▶ PROVIDED PASSAGE

- - - - -

WASHINGTON — The foreign ministers of Mexico and Canada presented a unified front ahead of potential trade talks with Donald Trump’s administration, stressing the North American Free Trade Agreement has benefited all three countries.

Mexico’s Luis Videgaray and Canada’s Chrystia Freeland said NAFTA should be renegotiated with all three nations seated at the table, rather than in bilateral discussions.

‘‘We very much recognize that NAFTA is a three-country agreement,’’ Freeland said Tuesday at a panel discussion with Videgaray in Toronto. ‘‘We really value our relationship with Mexico.’’

Their talks come after Trump said trade with Canada only needed a ‘‘tweak,’’ as opposed to a more thorough re-set with Mexico, a comment he made after Canadian Prime Minister Justin Trudeau’s visited the White House last week.

Mexican President Enrique Pena Nieto canceled a January meeting with Trump after he tweeted that Nieto shouldn’t come unless Mexico was prepared to pay for a border wall.

Mexico’s relationship with the United States goes deeper than Trump’s ‘‘damaging’’ rhetoric, Videgaray said. He has been to meetings in Washington twice since the president’s inauguration and said he was confident the two nations’ issues could be resolved. ‘‘We will work it out in a way that is constructive and positive for both countries,’’ the foreign minister said.

- - - - -

▶ SUPPLIED DATA
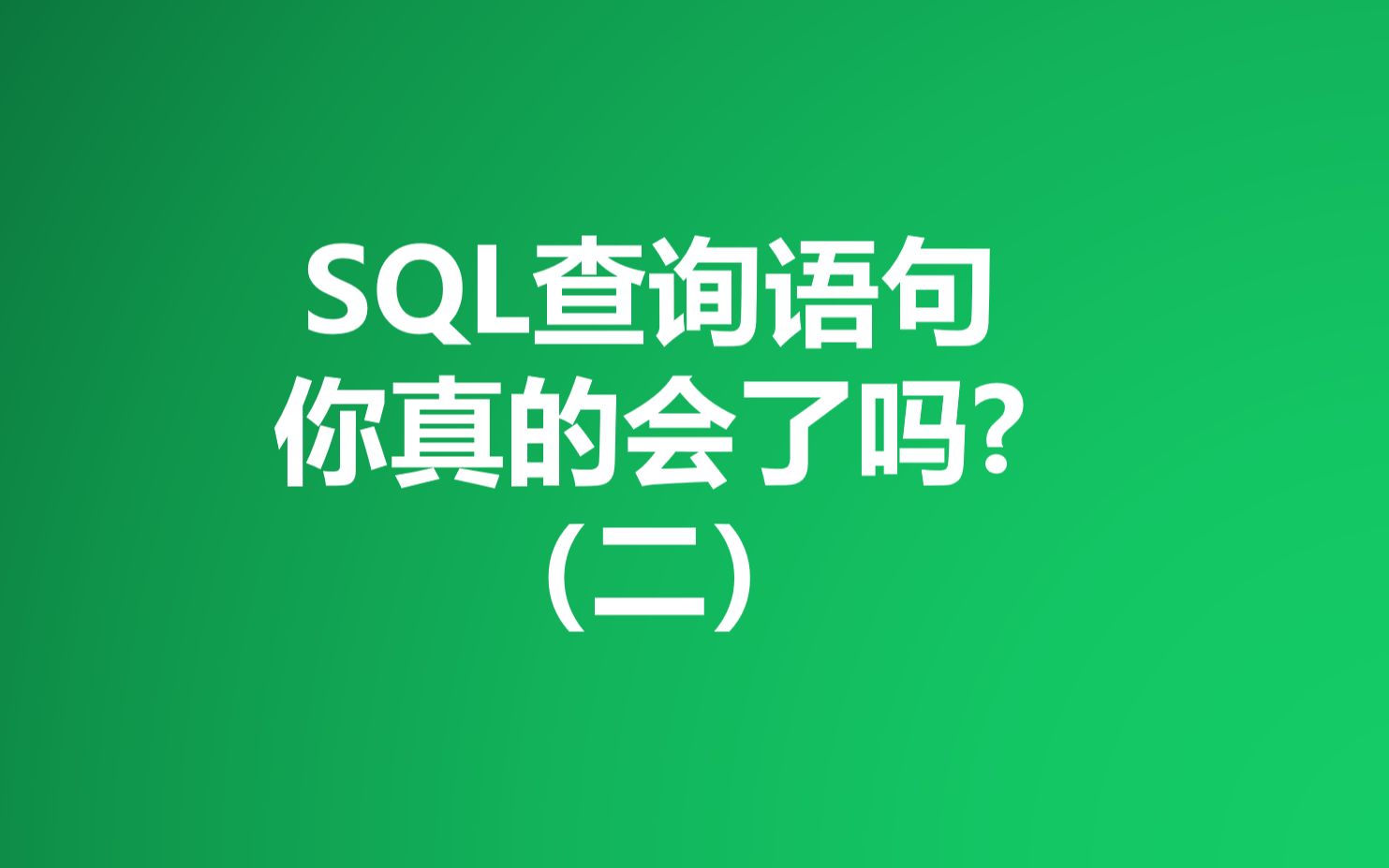 SQL查询语句
你真的会了吗?
(二)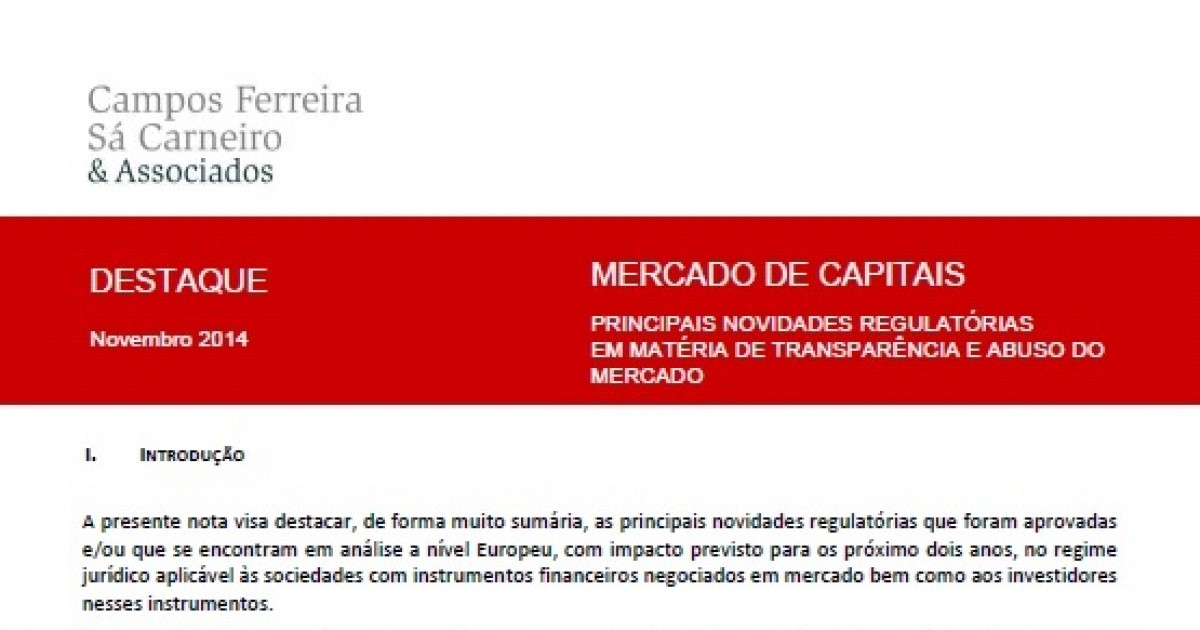 Campos Ferreira
Sá Carneiro
& Associados

DESTAQUE

Novembro 2014

MERCADO DE CAPITAIS

PRINCIPAIS NOVIDADES REGULATÓRIAS EM MATÉRIA DE TRANSPARÊNCIA E ABUSO DO MERCADO

I. INTRODUÇÃO

A presente nota visa destacar, de forma muito sumária, as principais novidades regulatórias que foram aprovadas e/ou que se encontram em análise a nível Europeu, com impacto previsto para os próximo dois anos, no regime jurídico aplicável às sociedades com instrumentos financeiros negociados em mercado bem como aos investidores nesses instrumentos.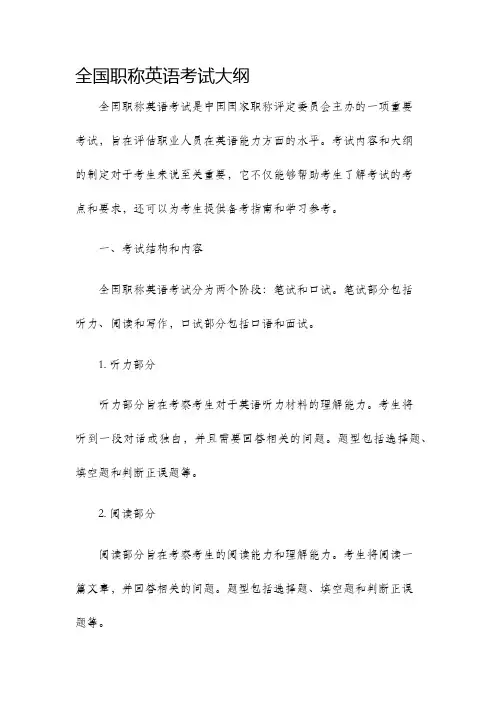 全国职称英语考试大纲

全国职称英语考试是中国国家职称评定委员会主办的一项重要考试，旨在评估职业人员在英语能力方面的水平。考试内容和大纲的制定对于考生来说至关重要，它不仅能够帮助考生了解考试的考点和要求，还可以为考生提供备考指南和学习参考。

一、考试结构和内容

全国职称英语考试分为两个阶段：笔试和口试。笔试部分包括听力、阅读和写作，口试部分包括口语和面试。

1. 听力部分

听力部分旨在考察考生对于英语听力材料的理解能力。考生将听到一段对话或独白，并且需要回答相关的问题。题型包括选择题、填空题和判断正误题等。

2. 阅读部分

阅读部分旨在考察考生的阅读能力和理解能力。考生将阅读一篇文章，并回答相关的问题。题型包括选择题、填空题和判断正误题等。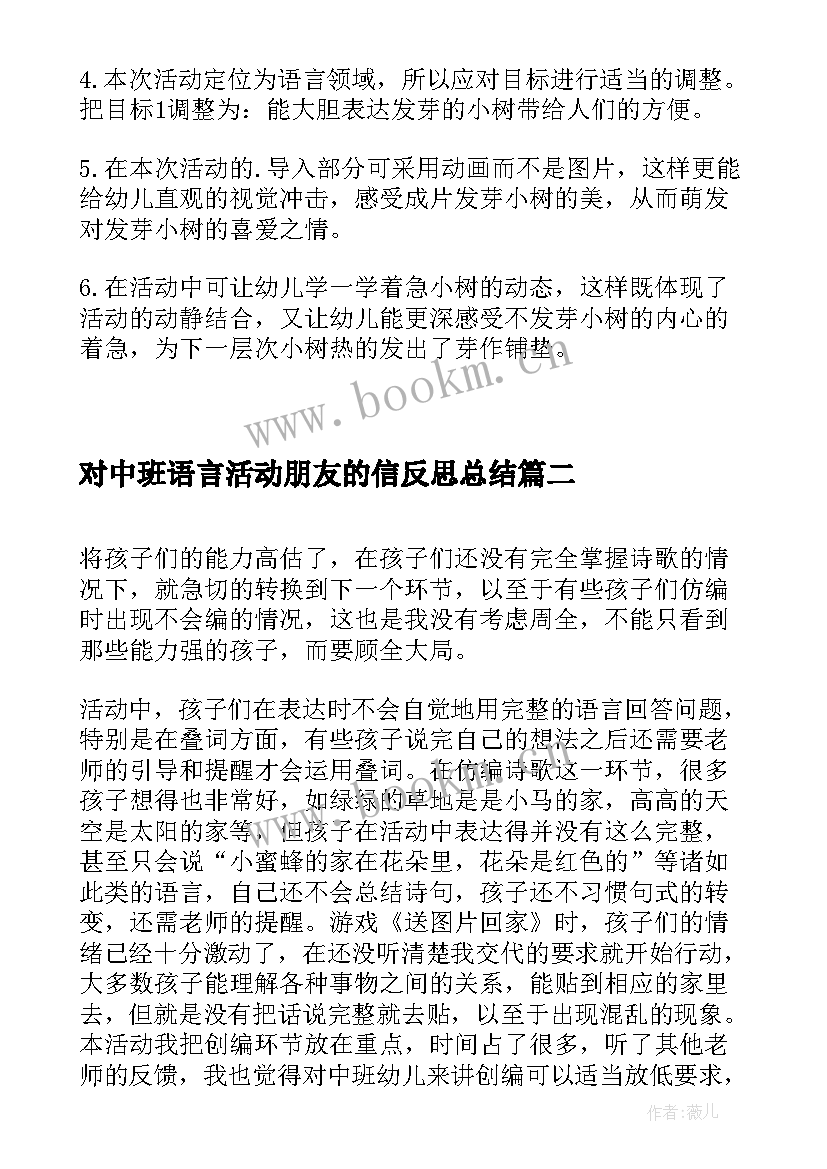 4.本次活动定位为语言领域，所以应对目标进行适当的调整。把目标1调整为：能大胆表达发芽的小树带给人们的方便。

5.在本次活动的.导入部分可采用动画而不是图片，这样更能给幼儿直观的视觉冲击，感受成片发芽小树的美，从而萌发对发芽小树的喜爱之情。

6.在活动中可让幼儿学一学着急小树的动态，这样既体现了活动的动静结合，又让幼儿能更深感受不发芽小树的内心的着急，为下一层次小树热的发出了芽作铺垫。

www.bookm.cn

对中班语言活动朋友的信反思总结篇二

将孩子们的能力高估了，在孩子们还没有完全掌握诗歌的情况下，就急切的转换到下一个环节，以至于有些孩子们仿编时出现不会编的情况，这也是我没有考虑周全，不能只看到那些能力强的孩子，而要顾全大局。

活动中，孩子们在表达时不会自觉地用完整的语言回答问题，特别是在叠词方面，有些孩子说完自己的想法之后还需要老师的引导和提醒才会运用叠词。在仿编诗歌这一环节，很多孩子想得也非常好，如绿绿的草地是是小马的家，高高的天空是太阳的家等，但孩子在活动中表达得并没有这么完整，甚至只会说“小蜜蜂的家在花朵里，花朵是红色的”等诸如此类的语言，自己还不会总结诗句，孩子还不习惯句式的转变，还需老师的提醒。游戏《送图片回家》时，孩子们的情绪已经十分激动了，在还没听清楚我交代的要求就开始行动，大多数孩子能理解各种事物之间的关系，能贴到相应的家里去，但就是没有把话说完整就去贴，以至于出现混乱的现象。本活动我把创编环节放在重点，时间占了很多，听了其他老师的反馈，我也觉得对中班幼儿来讲创编可以适当放低要求，

作者：薇儿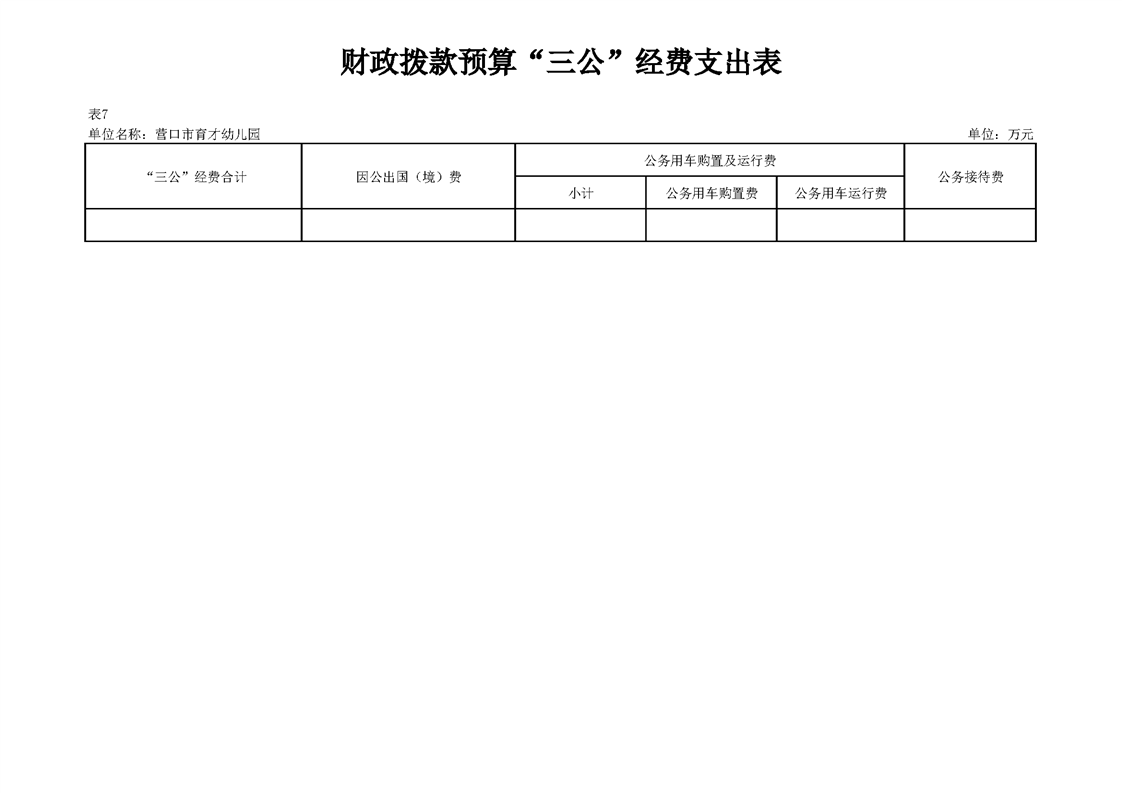 财政拨款预算“三公”经费支出表

表7
单位名称：营口市育才幼儿园 单位：万元

| “三公”经费合计 | 因公出国（境）费 | 公务用车购置及运行费 | | | 公务接待费 |
|---|---|---|---|---|---|
| | | 小计 | 公务用车购置费 | 公务用车运行费 | |
| | | | | | |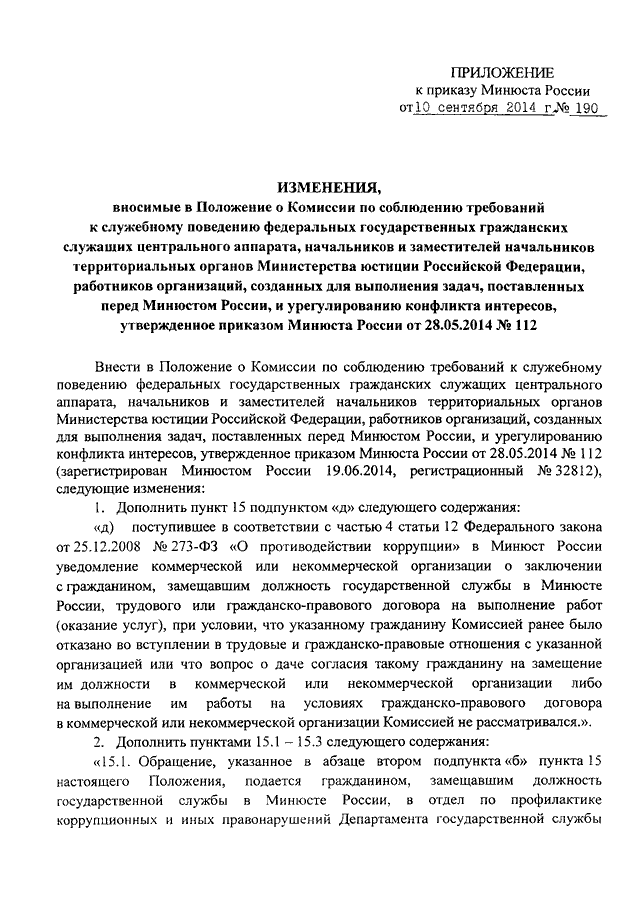 ПРИЛОЖЕНИЕ
к приказу Минюста России
от 10 сентября 2014 г. № 190

ИЗМЕНЕНИЯ,
вносимые в Положение о Комиссии по соблюдению требований к служебному поведению федеральных государственных гражданских служащих центрального аппарата, начальников и заместителей начальников территориальных органов Министерства юстиции Российской Федерации, работников организаций, созданных для выполнения задач, поставленных перед Минюстом России, и урегулированию конфликта интересов, утвержденное приказом Минюста России от 28.05.2014 № 112

Внести в Положение о Комиссии по соблюдению требований к служебному поведению федеральных государственных гражданских служащих центрального аппарата, начальников и заместителей начальников территориальных органов Министерства юстиции Российской Федерации, работников организаций, созданных для выполнения задач, поставленных перед Минюстом России, и урегулированию конфликта интересов, утвержденное приказом Минюста России от 28.05.2014 № 112 (зарегистрирован Минюстом России 19.06.2014, регистрационный № 32812), следующие изменения:

1. Дополнить пункт 15 подпунктом «д» следующего содержания:

«д) поступившее в соответствии с частью 4 статьи 12 Федерального закона от 25.12.2008 № 273-ФЗ «О противодействии коррупции» в Минюст России уведомление коммерческой или некоммерческой организации о заключении с гражданином, замещавшим должность государственной службы в Минюсте России, трудового или гражданско-правового договора на выполнение работ (оказание услуг), при условии, что указанному гражданину Комиссией ранее было отказано во вступлении в трудовые и гражданско-правовые отношения с указанной организацией или что вопрос о даче согласия такому гражданину на замещение им должности в коммерческой или некоммерческой организации либо на выполнение им работы на условиях гражданско-правового договора в коммерческой или некоммерческой организации Комиссией не рассматривался.».

2. Дополнить пунктами 15.1 – 15.3 следующего содержания:

«15.1. Обращение, указанное в абзаце втором подпункта «б» пункта 15 настоящего Положения, подается гражданином, замещавшим должность государственной службы в Минюсте России, в отдел по профилактике коррупционных и иных правонарушений Департамента государственной службы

- - - - -

▶ ACTIVITIES
**a)** In two sentences, how would you sum up the NAFTA news report?
**b)** How would you translate this sentence from the NAFTA news report into Spanish: "Mexico’s Luis Videgaray and Canada’s Chrystia Freeland said NAFTA should be renegotiated with all three nations seated at the table, rather than in bilateral discussions."
**c)** Can you write the next part of the NAFTA news report, picking up after its final sentence?
The records come from a separate source.

▶ ANSWER SECTION
**a)** The foreign ministers of Mexico and Canada, Luis Videgaray and Chrystia Freeland, presented a unified front ahead of potential trade talks with the Trump administration, saying NAFTA has benefited all three countries and should be renegotiated with all three nations at the table rather than bilaterally. Their talks came after Trump said trade with Canada needed only a "tweak," and Videgaray said Mexico's relationship with the United States goes deeper than Trump's "damaging" rhetoric and that the two nations' issues could be resolved.

**b)** Luis Videgaray, de México, y Chrystia Freeland, de Canadá, dijeron que el TLCAN debería renegociarse con las tres naciones sentadas a la mesa, en lugar de en conversaciones bilaterales.

**c)**
Earlier Tuesday, Mexican Economy Minister Ildefonso Guajardo said that he expected NAFTA negotiations to start in the summer and that Mexico wouldn’t initiate talk about tariffs, calling any discussion of new import taxes a ‘‘Pandora’s box.’’

‘‘Nothing in the new NAFTA should be a step backward,’’ he said.

Freeland took a more reserved position, saying Trump’s trade team, including commerce secretary nominee Wilbur Ross, have yet to be confirmed. As a result, she said, Canada has had no specific discussions with the United States yet about NAFTA.

‘‘We all collectively have to be quite careful not to get ahead of ourselves,’’ she said.

The morning event began with remarks by Brian Mulroney, a former Canadian prime minister who has been acting as informal emissary to Trump for Trudeau. Mulroney, who signed NAFTA in 1992, and who spoke to the president this weekend at Mar-a-Lago in Florida, was asked about reports that Canada would abandon its southern partner and deal directly with the United States.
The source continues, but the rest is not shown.